- Task goal -
Could you set out the stretch of material from the line containing "How far is point" through the line containing "5. the gravel ground" as a numbered list, with blank lines omitted?

- Recorded data -
┄┄┄┄┄┄┄┄┄┄

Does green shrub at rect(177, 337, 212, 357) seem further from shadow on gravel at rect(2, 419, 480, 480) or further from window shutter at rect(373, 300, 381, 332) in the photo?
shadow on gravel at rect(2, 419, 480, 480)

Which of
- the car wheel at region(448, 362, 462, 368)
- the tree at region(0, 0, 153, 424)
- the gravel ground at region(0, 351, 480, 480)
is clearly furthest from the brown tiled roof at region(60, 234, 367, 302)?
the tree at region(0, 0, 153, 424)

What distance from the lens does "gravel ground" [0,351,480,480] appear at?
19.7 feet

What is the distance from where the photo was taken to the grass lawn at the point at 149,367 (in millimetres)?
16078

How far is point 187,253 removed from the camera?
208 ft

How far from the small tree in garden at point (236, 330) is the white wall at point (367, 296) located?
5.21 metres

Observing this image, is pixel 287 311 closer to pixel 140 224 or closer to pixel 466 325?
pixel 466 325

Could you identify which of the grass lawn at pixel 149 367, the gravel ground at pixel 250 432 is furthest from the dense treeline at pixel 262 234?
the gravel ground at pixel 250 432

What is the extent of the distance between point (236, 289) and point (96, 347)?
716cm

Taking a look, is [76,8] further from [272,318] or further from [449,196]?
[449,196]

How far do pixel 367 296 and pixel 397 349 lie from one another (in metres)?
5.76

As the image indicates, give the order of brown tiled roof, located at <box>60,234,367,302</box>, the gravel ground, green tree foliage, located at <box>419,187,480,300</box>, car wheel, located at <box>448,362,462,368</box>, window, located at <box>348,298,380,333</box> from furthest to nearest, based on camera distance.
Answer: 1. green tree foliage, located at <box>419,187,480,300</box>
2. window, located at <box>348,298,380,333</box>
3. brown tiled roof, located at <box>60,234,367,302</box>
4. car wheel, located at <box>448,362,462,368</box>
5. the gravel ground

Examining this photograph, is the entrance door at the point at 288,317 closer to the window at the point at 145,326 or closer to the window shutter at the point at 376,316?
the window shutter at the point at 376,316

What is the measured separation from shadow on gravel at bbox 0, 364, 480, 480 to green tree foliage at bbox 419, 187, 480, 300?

┄┄┄┄┄┄┄┄┄┄

- Written reply -
1. How far is point 187,253 removed from the camera?
2. 208 ft
3. How far from the small tree in garden at point (236, 330) is the white wall at point (367, 296) located?
4. 5.21 metres
5. Observing this image, is pixel 287 311 closer to pixel 140 224 or closer to pixel 466 325?
6. pixel 466 325
7. Could you identify which of the grass lawn at pixel 149 367, the gravel ground at pixel 250 432 is furthest from the dense treeline at pixel 262 234?
8. the gravel ground at pixel 250 432
9. What is the extent of the distance between point (236, 289) and point (96, 347)?
10. 716cm
11. Taking a look, is [76,8] further from [272,318] or further from [449,196]?
12. [449,196]
13. How far do pixel 367 296 and pixel 397 349 lie from one another (in metres)?
14. 5.76
15. As the image indicates, give the order of brown tiled roof, located at <box>60,234,367,302</box>, the gravel ground, green tree foliage, located at <box>419,187,480,300</box>, car wheel, located at <box>448,362,462,368</box>, window, located at <box>348,298,380,333</box> from furthest to nearest, based on camera distance.
16. Answer: 1. green tree foliage, located at <box>419,187,480,300</box>
17. 2. window, located at <box>348,298,380,333</box>
18. 3. brown tiled roof, located at <box>60,234,367,302</box>
19. 4. car wheel, located at <box>448,362,462,368</box>
20. 5. the gravel ground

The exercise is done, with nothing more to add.